---- PASSAGE
(leer en español)
by Andrés Castillo
A car pulled up to a fellow worship team member and me while we were talking on the steps of Nueva Vida Norristown New Life (NVNNL).
“Excuse me, sir—are you still giving computer lessons at the internet café?” the woman shouted.
As our internet café is not often frequented these days, I was shocked that it was still something anyone cared about. I then realized this represented what NVNNL means to the people of Norristown, PA: a place of unity, peace, warmth, familiarity, and sanctuary not valued for how many people it helps, but how it helps those in need.
Nueva Vida Norristown New Life was formed by three churches—one Latino, one African-American, and one African-American and Anglo—combining in 1990. Ever since, the congregation has tried to minister to the community it represents. Interculturalism and integration have become part of NVNNL’s way of life, including bilingual services and a team of pastors that represent different ethnic groups. Surprisingly, this is still considered innovative or even extraordinary by many.
--------
---- ENTRIES SUPPLIED
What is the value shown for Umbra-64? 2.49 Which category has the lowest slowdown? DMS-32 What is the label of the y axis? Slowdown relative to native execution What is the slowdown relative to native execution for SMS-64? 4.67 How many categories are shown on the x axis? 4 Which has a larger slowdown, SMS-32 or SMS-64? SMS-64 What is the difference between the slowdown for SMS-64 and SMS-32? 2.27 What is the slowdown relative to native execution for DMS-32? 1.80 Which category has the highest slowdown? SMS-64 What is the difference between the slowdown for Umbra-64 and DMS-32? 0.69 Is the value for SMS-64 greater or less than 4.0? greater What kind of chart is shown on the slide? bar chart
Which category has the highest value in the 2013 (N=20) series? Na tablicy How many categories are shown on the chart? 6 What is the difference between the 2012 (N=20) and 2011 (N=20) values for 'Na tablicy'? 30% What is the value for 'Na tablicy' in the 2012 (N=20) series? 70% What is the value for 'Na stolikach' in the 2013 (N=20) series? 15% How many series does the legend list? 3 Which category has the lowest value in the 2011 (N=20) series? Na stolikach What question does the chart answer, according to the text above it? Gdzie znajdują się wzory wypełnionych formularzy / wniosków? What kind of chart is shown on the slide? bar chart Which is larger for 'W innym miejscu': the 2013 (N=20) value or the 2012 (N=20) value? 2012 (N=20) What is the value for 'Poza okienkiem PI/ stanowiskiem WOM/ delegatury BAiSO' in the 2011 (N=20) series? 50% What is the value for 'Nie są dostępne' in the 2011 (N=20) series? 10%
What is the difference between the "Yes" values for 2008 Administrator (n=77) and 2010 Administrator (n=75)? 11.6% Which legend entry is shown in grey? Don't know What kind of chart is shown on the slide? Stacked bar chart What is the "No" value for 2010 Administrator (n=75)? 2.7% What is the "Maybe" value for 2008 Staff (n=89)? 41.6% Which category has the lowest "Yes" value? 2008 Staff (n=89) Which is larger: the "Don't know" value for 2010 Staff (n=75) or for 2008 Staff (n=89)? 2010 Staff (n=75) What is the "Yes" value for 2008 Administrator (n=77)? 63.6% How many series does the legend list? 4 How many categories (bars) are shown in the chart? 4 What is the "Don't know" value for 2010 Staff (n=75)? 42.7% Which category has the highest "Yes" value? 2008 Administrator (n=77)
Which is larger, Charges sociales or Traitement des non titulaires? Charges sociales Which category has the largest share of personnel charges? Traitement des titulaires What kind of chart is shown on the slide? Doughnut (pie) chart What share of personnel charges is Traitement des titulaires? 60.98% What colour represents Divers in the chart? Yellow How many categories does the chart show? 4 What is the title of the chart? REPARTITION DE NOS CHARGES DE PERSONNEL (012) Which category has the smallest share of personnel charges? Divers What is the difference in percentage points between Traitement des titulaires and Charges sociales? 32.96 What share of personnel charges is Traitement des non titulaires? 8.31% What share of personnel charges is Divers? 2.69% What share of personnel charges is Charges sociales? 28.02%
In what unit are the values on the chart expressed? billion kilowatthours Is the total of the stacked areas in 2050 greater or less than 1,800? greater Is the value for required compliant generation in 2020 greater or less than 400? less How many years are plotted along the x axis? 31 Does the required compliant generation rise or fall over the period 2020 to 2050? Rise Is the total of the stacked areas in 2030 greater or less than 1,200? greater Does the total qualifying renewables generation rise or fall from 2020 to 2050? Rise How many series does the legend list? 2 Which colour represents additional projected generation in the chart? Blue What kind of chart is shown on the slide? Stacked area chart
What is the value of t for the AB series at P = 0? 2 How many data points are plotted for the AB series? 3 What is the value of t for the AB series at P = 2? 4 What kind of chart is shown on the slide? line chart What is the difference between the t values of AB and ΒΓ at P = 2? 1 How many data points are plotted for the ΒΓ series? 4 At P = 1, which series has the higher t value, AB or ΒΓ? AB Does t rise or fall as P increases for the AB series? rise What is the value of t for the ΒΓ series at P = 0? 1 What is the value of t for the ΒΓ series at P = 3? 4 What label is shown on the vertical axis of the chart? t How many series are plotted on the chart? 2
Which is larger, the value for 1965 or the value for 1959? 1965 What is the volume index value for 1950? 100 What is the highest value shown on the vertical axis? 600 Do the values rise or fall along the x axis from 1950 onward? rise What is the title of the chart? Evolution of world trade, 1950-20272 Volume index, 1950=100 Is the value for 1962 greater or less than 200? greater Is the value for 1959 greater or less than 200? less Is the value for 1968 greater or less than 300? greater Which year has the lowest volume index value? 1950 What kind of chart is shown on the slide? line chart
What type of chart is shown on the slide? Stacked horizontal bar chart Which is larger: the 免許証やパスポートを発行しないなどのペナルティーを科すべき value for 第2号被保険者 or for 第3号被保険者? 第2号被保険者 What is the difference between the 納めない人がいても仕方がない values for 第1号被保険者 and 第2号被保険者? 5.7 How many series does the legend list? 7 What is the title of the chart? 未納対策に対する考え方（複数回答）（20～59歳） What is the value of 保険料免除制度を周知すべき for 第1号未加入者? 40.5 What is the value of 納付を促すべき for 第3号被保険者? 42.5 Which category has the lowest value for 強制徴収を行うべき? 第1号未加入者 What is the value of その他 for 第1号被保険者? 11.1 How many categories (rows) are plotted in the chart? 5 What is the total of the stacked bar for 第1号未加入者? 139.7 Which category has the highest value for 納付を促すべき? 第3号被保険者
--------
Could you pick up the piece about Nueva Vida Norristown New Life right after its final sentence and continue it?

=== RESPONSE AREA ===
The city of Norristown is racially and economically diverse and can be a zone of conflict and unrest. Our congregation operates as a place of peace and a leader in unity for the town in these times of separation. Recently, we were named a Zone of Peace by Interfaith Philadelphia’s Zones of Peace initiative, where Franconia Conference executive minister Steve Kriss and leadership minister of intercultural formation Marta Castillo serve on the religious leaders council. Zones of Peace are organizations that “seek unique ways to address the challenges most palpable in their neighborhoods.” NVNNL has actively faced these challenges—hatred, fear, discrimination, poverty—since its birth.
Along with a photo-ID clinic, NVNNL has founded and maintained the Hospitality Center, housing ministry for assisted living, an internet café, and the Precious Life Learning Center (day care and preschool). Members of the congregation are known to help each other and other members of the community with matters such as translation and transportation as well.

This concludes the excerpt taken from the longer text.